[Instructions to follow] Find the line in the entries below that contains "[camera-trap image, curated labels]". Repeat it exactly, and every line after it through the line that contains "common name: domestic cow".
━━━━━ Entries provided
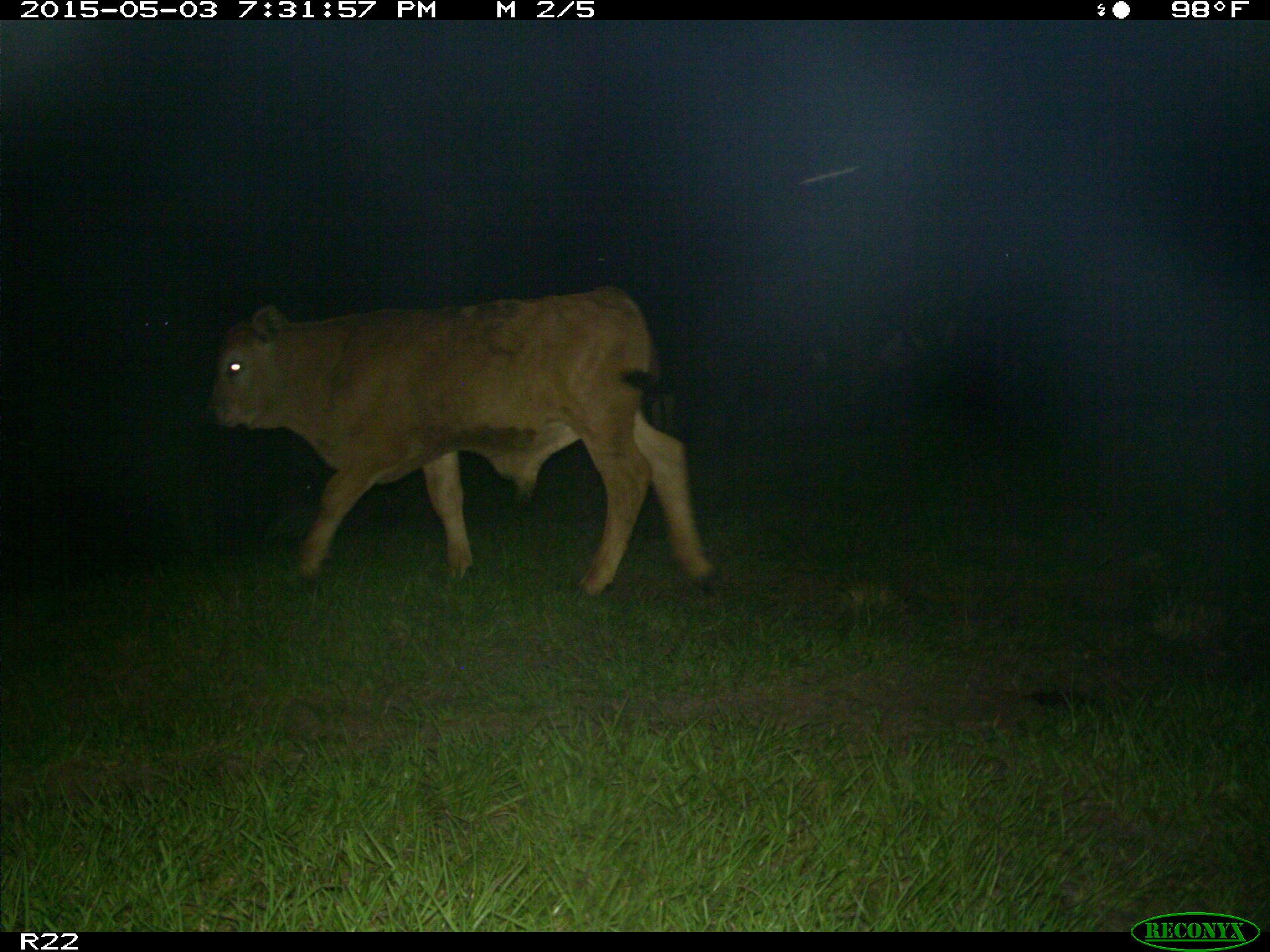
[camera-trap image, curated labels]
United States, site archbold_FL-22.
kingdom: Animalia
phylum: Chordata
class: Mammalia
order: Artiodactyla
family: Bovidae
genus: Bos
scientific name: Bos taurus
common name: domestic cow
━━━━━━━━━━
━━━━━ Entries provided
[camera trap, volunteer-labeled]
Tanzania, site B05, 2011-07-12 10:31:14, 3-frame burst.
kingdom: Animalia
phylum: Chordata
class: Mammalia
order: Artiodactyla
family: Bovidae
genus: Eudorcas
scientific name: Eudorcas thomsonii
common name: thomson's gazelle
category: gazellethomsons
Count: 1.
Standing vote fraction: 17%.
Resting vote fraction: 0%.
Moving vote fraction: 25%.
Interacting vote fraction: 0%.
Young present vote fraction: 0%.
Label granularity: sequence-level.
━━━━━━━━━━
[Output below]
[camera-trap image, curated labels]
United States, site archbold_FL-22.
kingdom: Animalia
phylum: Chordata
class: Mammalia
order: Artiodactyla
family: Bovidae
genus: Bos
scientific name: Bos taurus
common name: domestic cow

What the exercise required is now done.